Respond unprofessionally to rejection. Don’t just accept rejection with grace and dignity. No, instead fire off a reply that says something like “Your loss” or “Your mistake” or better yet, “You strike me as pathetic.” (So what does that make the writer? After all, he’s the one who got rejected by the pathetic.) Or perhaps best, “I’m a 69 year old retired man, who used to chew people like you up and spit them out for practice.” Yikes! I’m not ashamed to admit I actually trembled when I got that one. I still tremble today when I re-read it.

Be overanxious.
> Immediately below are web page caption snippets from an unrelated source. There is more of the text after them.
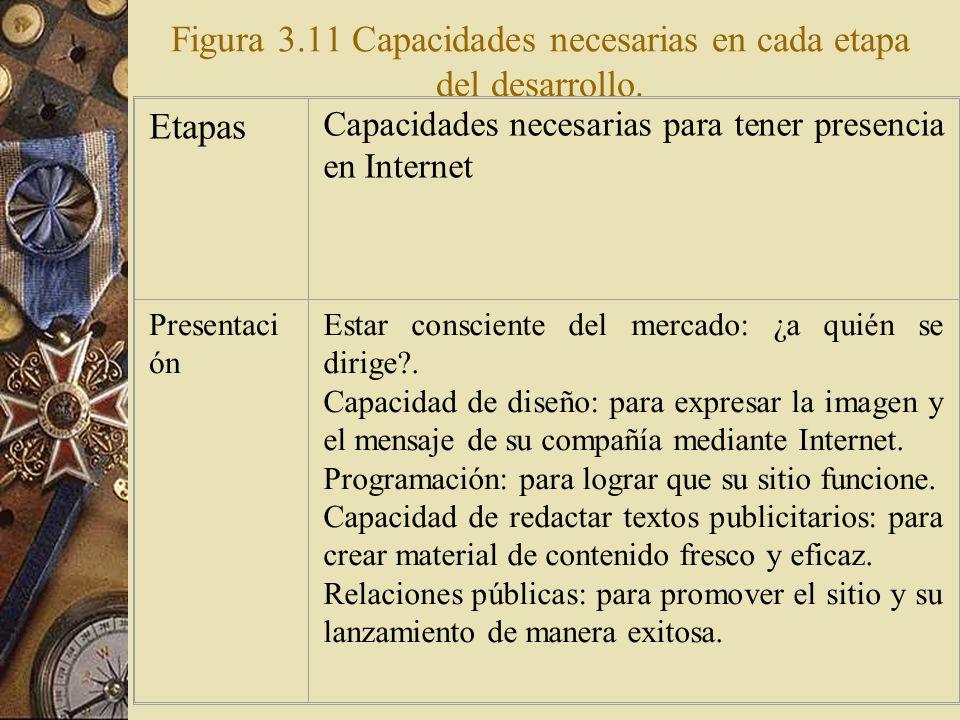 Figura 3.11 Capacidades necesarias en cada etapa del desarrollo.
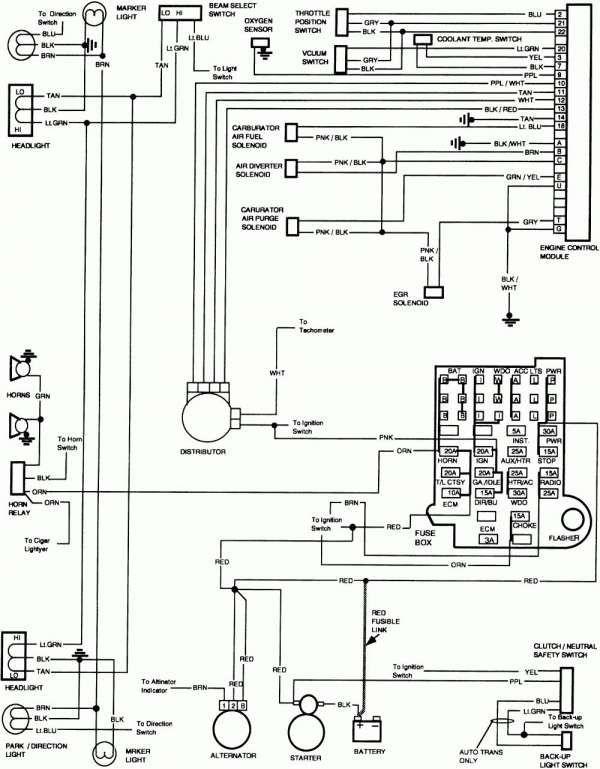 84 chevy truck wiring diagram  center wiring diagram end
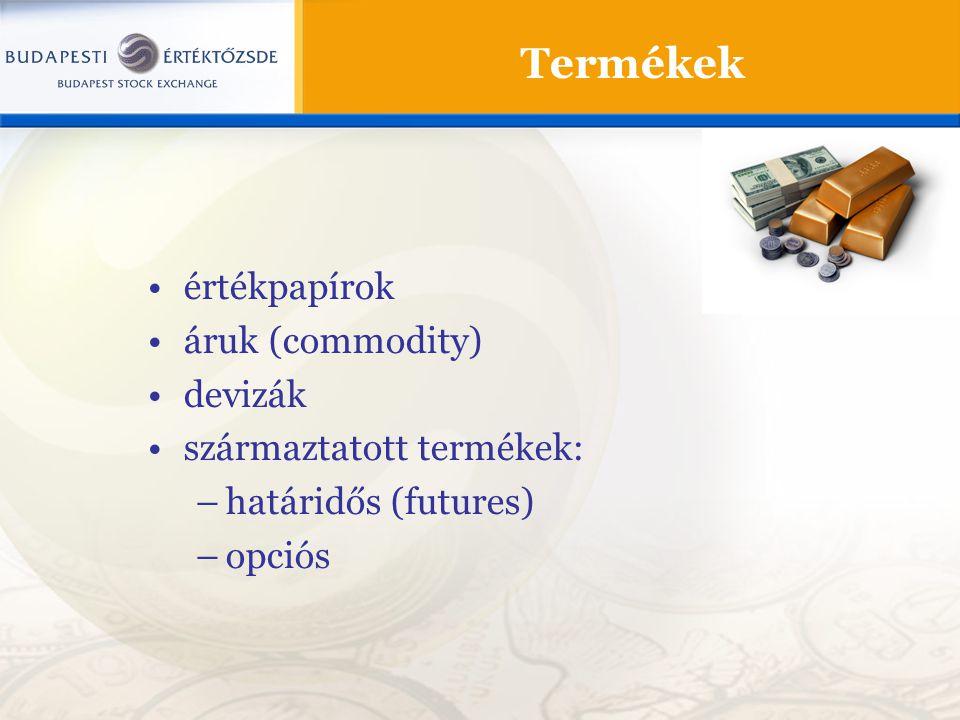 Termékek értékpapírok áruk (commodity) devizák származtatott termékek: –határidős (futures) –opciós
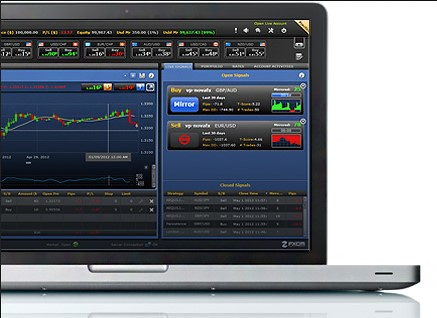 Top 10 forex trading platforms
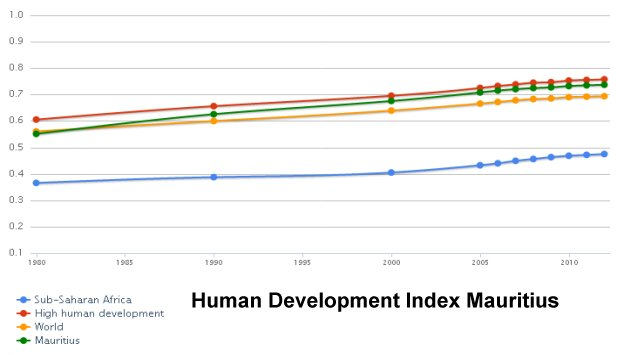 Human Development Index Mauritius
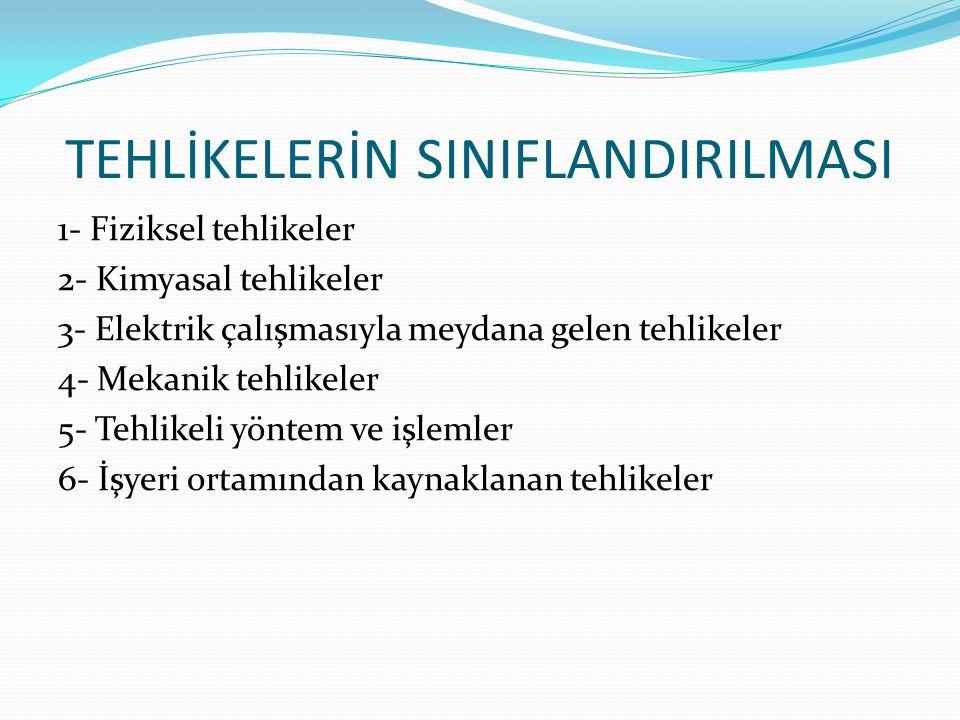 TEHLİKELERİN SINIFLANDIRILMASI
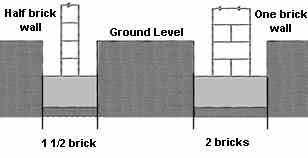 half brick wall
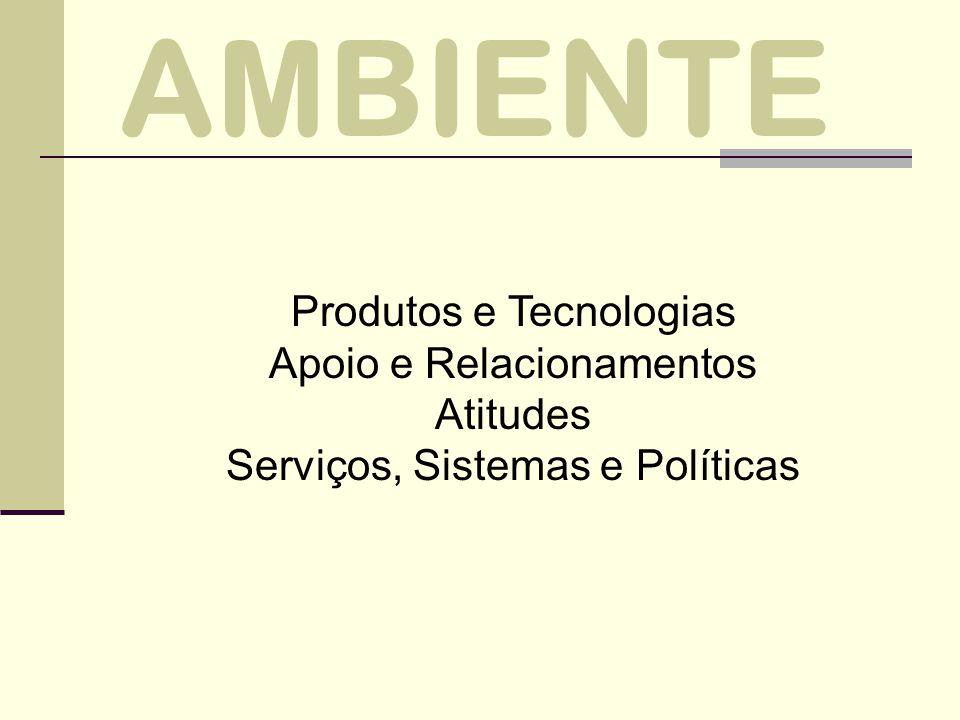 AMBIENTE Produtos e Tecnologias Apoio e Relacionamentos Atitudes Serviços, Sistemas e Políticas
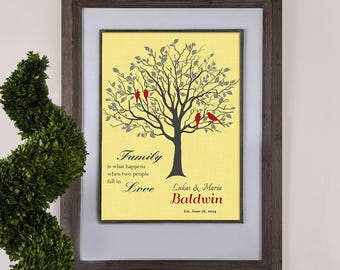 Custom Family Tree Print, Personalized Family Name Print, Family is what happens when two people fall in LOVE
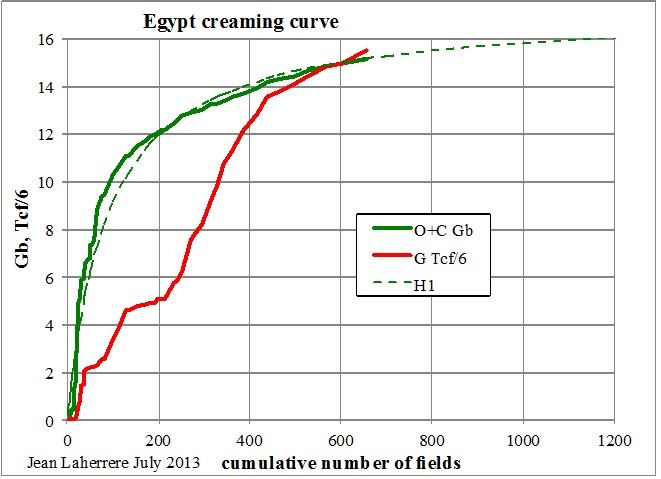 egypt oil and gas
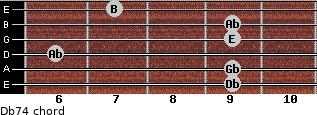 Db-7/4 for guitar on frets 9, 9, 6, 9, 9, 7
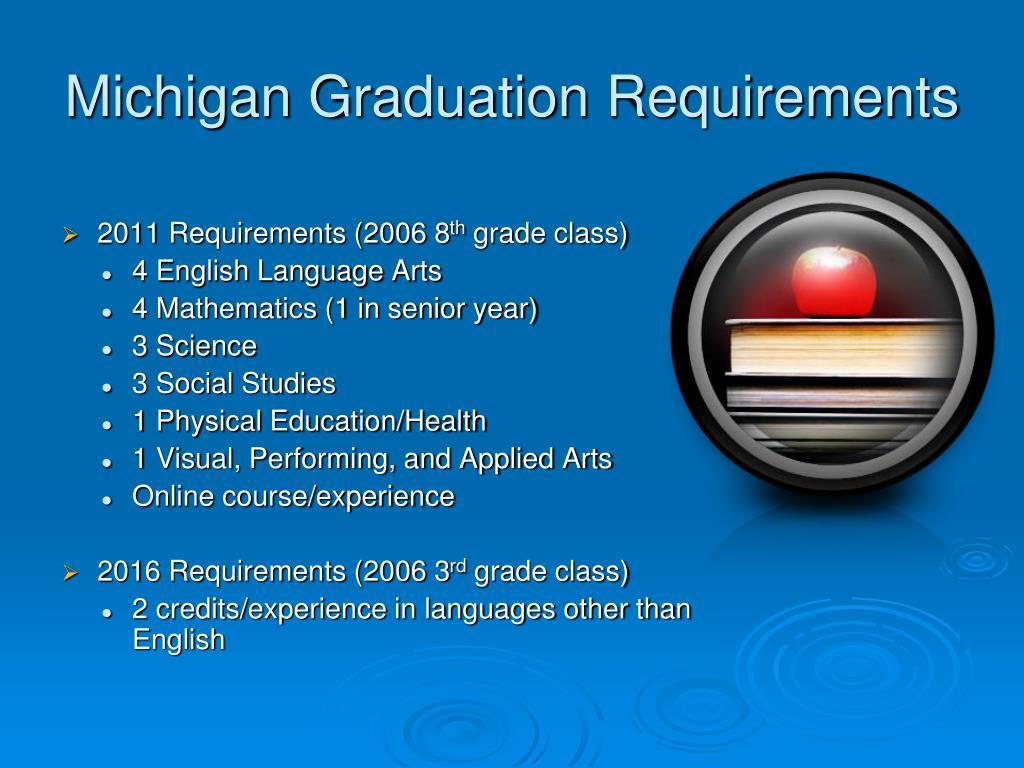 Michigan Graduation Requirements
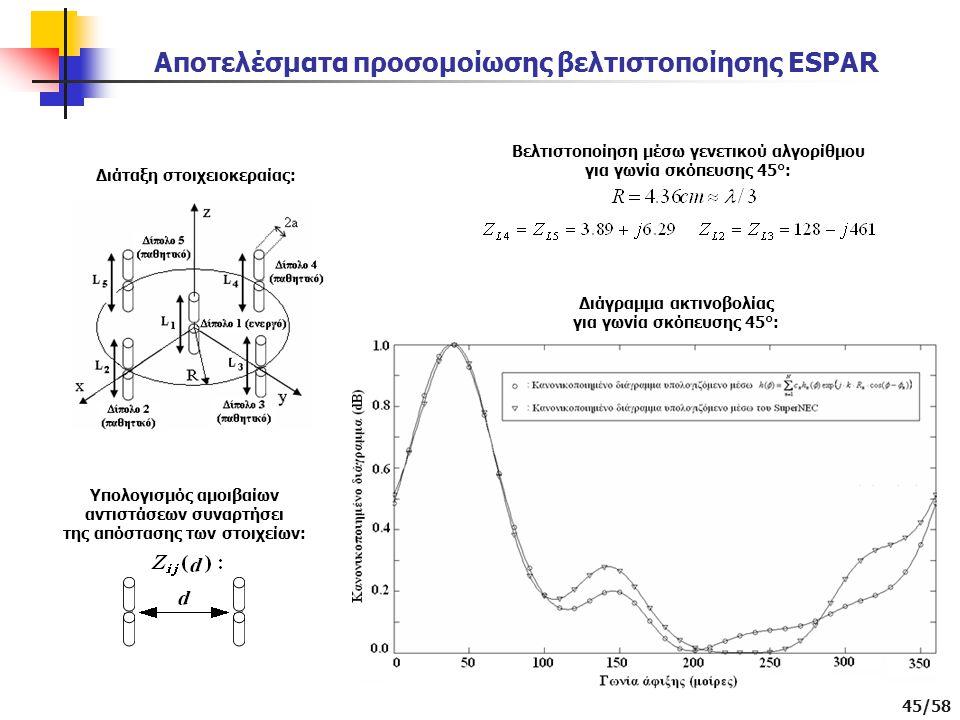 Αποτελέσματα προσομοίωσης βελτιστοποίησης ESPAR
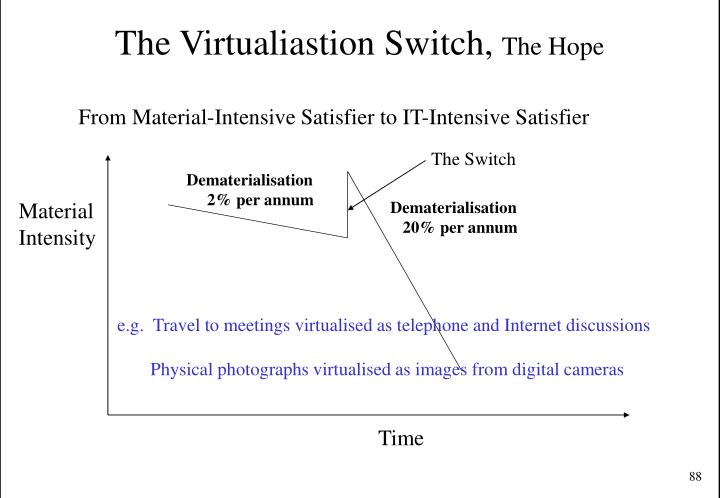 The Virtualiastion Switch,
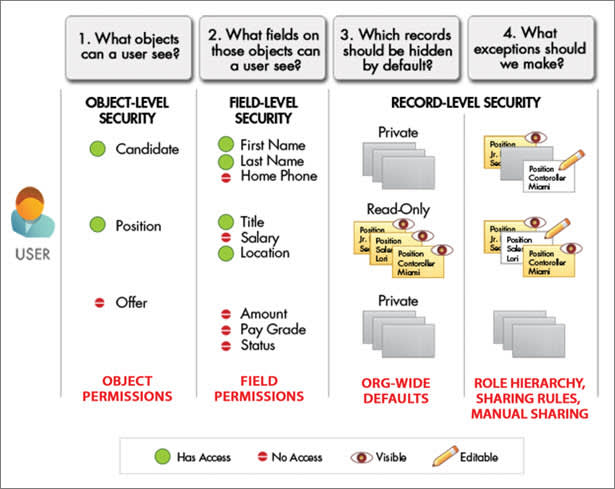 A diagram of the sharing and security settings available for different types of users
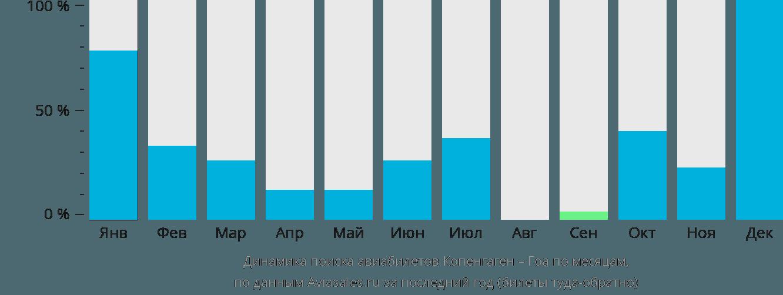 Динамика поиска авиабилетов из Копенгагена в Гоа по месяцам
If you haven’t gotten a response to your e-query within 48 hours, send something like this: “Is it that no one reads e-mail or you just don’t answer any? I find your agency to be totally lacking in business ethics – typical of an attorney who couldn’t make it in private practice.” What a low blow – attacking an attorney when he’s down. That one made me weep. Even today, my self-esteem is so low I can’t look myself in the mirror. Excuse me – I’m getting a little misty here.

Be partially incoherent: “I Am A Freelance Journalist and Columnist writes to YOURS from remote India REGARDING FOR HELP FROM YOURS LITERARY AGENCY HELP – FOR A BREAK TO MY FUTURE AND RECOGNITION FOR MY WORKS.” I think I know what this writer is asking. It’s in the subtext, you know. Plus there’s that subliminal thing of slipping the word HELP in there twice HELP. And don’t we all want a break to our futures and recognition for our works?

If being partially incoherent won’t get you rejected, try being totally incoherent: “Writers address learning, personal &fundamental issues. Some plagued by elusive,idealized understanding. Fears, doubts &mystery . . . Not able to find &use worthy self-venture set-void in endeavor often-obligated &omenous-pulled in,unsettling intent of a writer. In a difficult outstandingly, taught world.” No clue what this one means. Then again, I am a mere mortal and perhaps not on the same intellectual level as the writer. I particularly liked the creative spacing and punctuation. Are mind-altering drugs at work here, perhaps? Groovy, man!

This is by no means an exhaustive listing of ways to ensure rejection. After all, success isn’t for everyone.